Page 99 of Guarding My Love

“I’m not going to hash this out with you again,” her mother said. “You only know one side of it. You were fifteen years old and don’t understand it.”

“I understand what I need to know,” she said. “Why did you call?”

“I just found out Amanda had another child,” her mother said. “The least you could have done was tell me that. I feel like a fool that I had to find out at a charity event.”

“It’s not my job to tell you what is going on in Amanda’s life. If she wanted you to be part of her life, she would have let you in. She would have been in communication with you.”

“You mean like you’ve been?” her mother asked.

“The phone works both ways, Mom. Your treatment of your daughters is hard to ignore.”

“Don’t start to act like your sister,” her mother said. “You never used to be that way.”

“I know the truth. That is all I need to know,” she said. “I’m acting the way I feel I should be for me. What I need to do to protect myself.”

“You’re being dramatic,” her mother said. “Stop it, right now.”

“Mom,” she said. “I’m going to hang up. I don’t need this in my life.”

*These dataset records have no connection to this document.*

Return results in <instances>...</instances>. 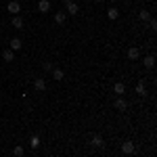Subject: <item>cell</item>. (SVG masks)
<instances>
[{
  "instance_id": "ac0fdd59",
  "label": "cell",
  "mask_w": 157,
  "mask_h": 157,
  "mask_svg": "<svg viewBox=\"0 0 157 157\" xmlns=\"http://www.w3.org/2000/svg\"><path fill=\"white\" fill-rule=\"evenodd\" d=\"M52 78H55V80H57V82H61V80H63V78H65V73H63V69H55V67H52Z\"/></svg>"
},
{
  "instance_id": "603a6c76",
  "label": "cell",
  "mask_w": 157,
  "mask_h": 157,
  "mask_svg": "<svg viewBox=\"0 0 157 157\" xmlns=\"http://www.w3.org/2000/svg\"><path fill=\"white\" fill-rule=\"evenodd\" d=\"M94 2H97V4H101V2H103V0H94Z\"/></svg>"
},
{
  "instance_id": "6da1fadb",
  "label": "cell",
  "mask_w": 157,
  "mask_h": 157,
  "mask_svg": "<svg viewBox=\"0 0 157 157\" xmlns=\"http://www.w3.org/2000/svg\"><path fill=\"white\" fill-rule=\"evenodd\" d=\"M78 11H80L78 2H73V0H65V13H67V15H78Z\"/></svg>"
},
{
  "instance_id": "e0dca14e",
  "label": "cell",
  "mask_w": 157,
  "mask_h": 157,
  "mask_svg": "<svg viewBox=\"0 0 157 157\" xmlns=\"http://www.w3.org/2000/svg\"><path fill=\"white\" fill-rule=\"evenodd\" d=\"M29 147H32V149H38V147H40V136H38V134H32V136H29Z\"/></svg>"
},
{
  "instance_id": "5b68a950",
  "label": "cell",
  "mask_w": 157,
  "mask_h": 157,
  "mask_svg": "<svg viewBox=\"0 0 157 157\" xmlns=\"http://www.w3.org/2000/svg\"><path fill=\"white\" fill-rule=\"evenodd\" d=\"M11 25L15 27V29H23V25H25L23 17H21V15H13V19H11Z\"/></svg>"
},
{
  "instance_id": "3957f363",
  "label": "cell",
  "mask_w": 157,
  "mask_h": 157,
  "mask_svg": "<svg viewBox=\"0 0 157 157\" xmlns=\"http://www.w3.org/2000/svg\"><path fill=\"white\" fill-rule=\"evenodd\" d=\"M117 17H120V9H117L115 4H111L107 9V19L109 21H117Z\"/></svg>"
},
{
  "instance_id": "4fadbf2b",
  "label": "cell",
  "mask_w": 157,
  "mask_h": 157,
  "mask_svg": "<svg viewBox=\"0 0 157 157\" xmlns=\"http://www.w3.org/2000/svg\"><path fill=\"white\" fill-rule=\"evenodd\" d=\"M50 6H52L50 0H40V2H38V11H40V13H48Z\"/></svg>"
},
{
  "instance_id": "2e32d148",
  "label": "cell",
  "mask_w": 157,
  "mask_h": 157,
  "mask_svg": "<svg viewBox=\"0 0 157 157\" xmlns=\"http://www.w3.org/2000/svg\"><path fill=\"white\" fill-rule=\"evenodd\" d=\"M134 90H136V94H138V97H147V88H145V82H138Z\"/></svg>"
},
{
  "instance_id": "30bf717a",
  "label": "cell",
  "mask_w": 157,
  "mask_h": 157,
  "mask_svg": "<svg viewBox=\"0 0 157 157\" xmlns=\"http://www.w3.org/2000/svg\"><path fill=\"white\" fill-rule=\"evenodd\" d=\"M126 55H128V59H130V61H136V59H140V50L136 48V46H130Z\"/></svg>"
},
{
  "instance_id": "9a60e30c",
  "label": "cell",
  "mask_w": 157,
  "mask_h": 157,
  "mask_svg": "<svg viewBox=\"0 0 157 157\" xmlns=\"http://www.w3.org/2000/svg\"><path fill=\"white\" fill-rule=\"evenodd\" d=\"M21 46H23L21 38H11V50H21Z\"/></svg>"
},
{
  "instance_id": "ba28073f",
  "label": "cell",
  "mask_w": 157,
  "mask_h": 157,
  "mask_svg": "<svg viewBox=\"0 0 157 157\" xmlns=\"http://www.w3.org/2000/svg\"><path fill=\"white\" fill-rule=\"evenodd\" d=\"M34 88H36L38 92H44V90H46V80H44V78H36V80H34Z\"/></svg>"
},
{
  "instance_id": "ffe728a7",
  "label": "cell",
  "mask_w": 157,
  "mask_h": 157,
  "mask_svg": "<svg viewBox=\"0 0 157 157\" xmlns=\"http://www.w3.org/2000/svg\"><path fill=\"white\" fill-rule=\"evenodd\" d=\"M138 17H140V21H145V23H147V21L151 19V13L147 11V9H143V11L138 13Z\"/></svg>"
},
{
  "instance_id": "5bb4252c",
  "label": "cell",
  "mask_w": 157,
  "mask_h": 157,
  "mask_svg": "<svg viewBox=\"0 0 157 157\" xmlns=\"http://www.w3.org/2000/svg\"><path fill=\"white\" fill-rule=\"evenodd\" d=\"M13 59H15V50H11V48L2 50V61H6V63H13Z\"/></svg>"
},
{
  "instance_id": "d6986e66",
  "label": "cell",
  "mask_w": 157,
  "mask_h": 157,
  "mask_svg": "<svg viewBox=\"0 0 157 157\" xmlns=\"http://www.w3.org/2000/svg\"><path fill=\"white\" fill-rule=\"evenodd\" d=\"M13 155H15V157H23L25 155V149L21 145H17L15 149H13Z\"/></svg>"
},
{
  "instance_id": "44dd1931",
  "label": "cell",
  "mask_w": 157,
  "mask_h": 157,
  "mask_svg": "<svg viewBox=\"0 0 157 157\" xmlns=\"http://www.w3.org/2000/svg\"><path fill=\"white\" fill-rule=\"evenodd\" d=\"M42 69H44L46 73H50L52 71V63H50V61H44V63H42Z\"/></svg>"
},
{
  "instance_id": "9c48e42d",
  "label": "cell",
  "mask_w": 157,
  "mask_h": 157,
  "mask_svg": "<svg viewBox=\"0 0 157 157\" xmlns=\"http://www.w3.org/2000/svg\"><path fill=\"white\" fill-rule=\"evenodd\" d=\"M65 21H67V13H65V11L55 13V23H57V25H65Z\"/></svg>"
},
{
  "instance_id": "277c9868",
  "label": "cell",
  "mask_w": 157,
  "mask_h": 157,
  "mask_svg": "<svg viewBox=\"0 0 157 157\" xmlns=\"http://www.w3.org/2000/svg\"><path fill=\"white\" fill-rule=\"evenodd\" d=\"M134 151H136V147H134L132 140H124V143H121V153H126V155H132Z\"/></svg>"
},
{
  "instance_id": "7c38bea8",
  "label": "cell",
  "mask_w": 157,
  "mask_h": 157,
  "mask_svg": "<svg viewBox=\"0 0 157 157\" xmlns=\"http://www.w3.org/2000/svg\"><path fill=\"white\" fill-rule=\"evenodd\" d=\"M111 90H113V92H115V94H117V97H121V94H124V92H126V84H124V82H115V84H113V88H111Z\"/></svg>"
},
{
  "instance_id": "52a82bcc",
  "label": "cell",
  "mask_w": 157,
  "mask_h": 157,
  "mask_svg": "<svg viewBox=\"0 0 157 157\" xmlns=\"http://www.w3.org/2000/svg\"><path fill=\"white\" fill-rule=\"evenodd\" d=\"M143 65H145L147 69H153V67H155V55H147V57H143Z\"/></svg>"
},
{
  "instance_id": "8fae6325",
  "label": "cell",
  "mask_w": 157,
  "mask_h": 157,
  "mask_svg": "<svg viewBox=\"0 0 157 157\" xmlns=\"http://www.w3.org/2000/svg\"><path fill=\"white\" fill-rule=\"evenodd\" d=\"M90 145L94 147V149H101V147L105 145V140H103V136H101V134H94V136H92V140H90Z\"/></svg>"
},
{
  "instance_id": "8992f818",
  "label": "cell",
  "mask_w": 157,
  "mask_h": 157,
  "mask_svg": "<svg viewBox=\"0 0 157 157\" xmlns=\"http://www.w3.org/2000/svg\"><path fill=\"white\" fill-rule=\"evenodd\" d=\"M113 107L117 109V111H126V109H128V101L121 98V97H117L115 101H113Z\"/></svg>"
},
{
  "instance_id": "7a4b0ae2",
  "label": "cell",
  "mask_w": 157,
  "mask_h": 157,
  "mask_svg": "<svg viewBox=\"0 0 157 157\" xmlns=\"http://www.w3.org/2000/svg\"><path fill=\"white\" fill-rule=\"evenodd\" d=\"M6 11H9V15H19V13H21V4H19L17 0H11V2L6 4Z\"/></svg>"
},
{
  "instance_id": "7402d4cb",
  "label": "cell",
  "mask_w": 157,
  "mask_h": 157,
  "mask_svg": "<svg viewBox=\"0 0 157 157\" xmlns=\"http://www.w3.org/2000/svg\"><path fill=\"white\" fill-rule=\"evenodd\" d=\"M115 2H117V0H109V4H115Z\"/></svg>"
}]
</instances>
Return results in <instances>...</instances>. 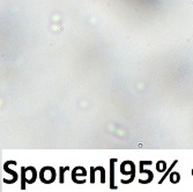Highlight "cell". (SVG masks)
Instances as JSON below:
<instances>
[{"label":"cell","instance_id":"obj_3","mask_svg":"<svg viewBox=\"0 0 193 192\" xmlns=\"http://www.w3.org/2000/svg\"><path fill=\"white\" fill-rule=\"evenodd\" d=\"M177 165V160H176V161H175V162H174V163H172V165H171V167H170V169H169V170H168V171H166V174H164V176H163V177H162V179H161V180H160V182H158V183H160V184H161V183H162V182H163V180H164V179H166V176H168V175H169V173H170V171H171V169H172V168H174V167H175V165Z\"/></svg>","mask_w":193,"mask_h":192},{"label":"cell","instance_id":"obj_5","mask_svg":"<svg viewBox=\"0 0 193 192\" xmlns=\"http://www.w3.org/2000/svg\"><path fill=\"white\" fill-rule=\"evenodd\" d=\"M68 168L66 167V168H60V183H64V173H65V170H67Z\"/></svg>","mask_w":193,"mask_h":192},{"label":"cell","instance_id":"obj_4","mask_svg":"<svg viewBox=\"0 0 193 192\" xmlns=\"http://www.w3.org/2000/svg\"><path fill=\"white\" fill-rule=\"evenodd\" d=\"M95 169L101 171V174H102V179H101V182L104 183V182H105V171H104V169H103L102 167H97V168H95Z\"/></svg>","mask_w":193,"mask_h":192},{"label":"cell","instance_id":"obj_6","mask_svg":"<svg viewBox=\"0 0 193 192\" xmlns=\"http://www.w3.org/2000/svg\"><path fill=\"white\" fill-rule=\"evenodd\" d=\"M94 171H95V168H91V179H90L91 183H94V180H95L94 179Z\"/></svg>","mask_w":193,"mask_h":192},{"label":"cell","instance_id":"obj_2","mask_svg":"<svg viewBox=\"0 0 193 192\" xmlns=\"http://www.w3.org/2000/svg\"><path fill=\"white\" fill-rule=\"evenodd\" d=\"M179 174L178 173H172V174H170V180H171V183H178L179 182Z\"/></svg>","mask_w":193,"mask_h":192},{"label":"cell","instance_id":"obj_7","mask_svg":"<svg viewBox=\"0 0 193 192\" xmlns=\"http://www.w3.org/2000/svg\"><path fill=\"white\" fill-rule=\"evenodd\" d=\"M192 175H193V170H192Z\"/></svg>","mask_w":193,"mask_h":192},{"label":"cell","instance_id":"obj_1","mask_svg":"<svg viewBox=\"0 0 193 192\" xmlns=\"http://www.w3.org/2000/svg\"><path fill=\"white\" fill-rule=\"evenodd\" d=\"M117 160L116 159H112L110 161V167H111V178H110V188L112 190L117 189V186L115 185V162Z\"/></svg>","mask_w":193,"mask_h":192}]
</instances>
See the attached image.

“Don’t,” her mother said. “I’m sorry. What is going on in your life? I thought things were wonderful with Landon. The last boyfriend before him, he wasn’t right for you. He was too old.”

Her mother barely knew about her relationships and most of the time she found it out through social media searches and then put her own spin on them for her country club friends.

“Landon and I haven’t been together for almost a year,” she said. “I left him.”

She wasn’t sure why she was explaining that other than she didn’t want her mother spreading false news.

“Why would you do that? He seemed like such a nice man. Just what you need in your life.”

“You don’t know what I need in my life,” she said. “You never did.”

“You need someone to take care of you,” her mother said. “You need constant praise and validation and always did. That is why you struggled so much as an adult. I gave it to you, but your father didn’t. When you left for college you started to rebel and that was your downfall.”

Charlotte hated the truth of her mother’s words.

Her mother did give her validation and she needed it as a child. But it was the wrong kind.

When she went to college, she started to see all the things she could do on her own if she put her mind to it.

Years of dating the wrong men had her falling into the role of needing to be cared for.

Not anymore.

She was doing a darn good job of taking care of her life now.

“My downfall in your eyes is what pushed me to be who I am today. Mom, I’m hanging up.”

She didn’t give her mother a chance to say another word and tossed her phone on the counter.

It wasn’t worth arguing and getting worked up.

“Marco, do you want to go for a walk to the beach?”

Marco stretched under her desk where he’d been sleeping. The clock on her computer said it was two and she’d been working since four this morning when she had to get on a video call for a client overseas.

She missed lunch but found she wasn’t hungry either.

What she needed was time and space to figure her life out.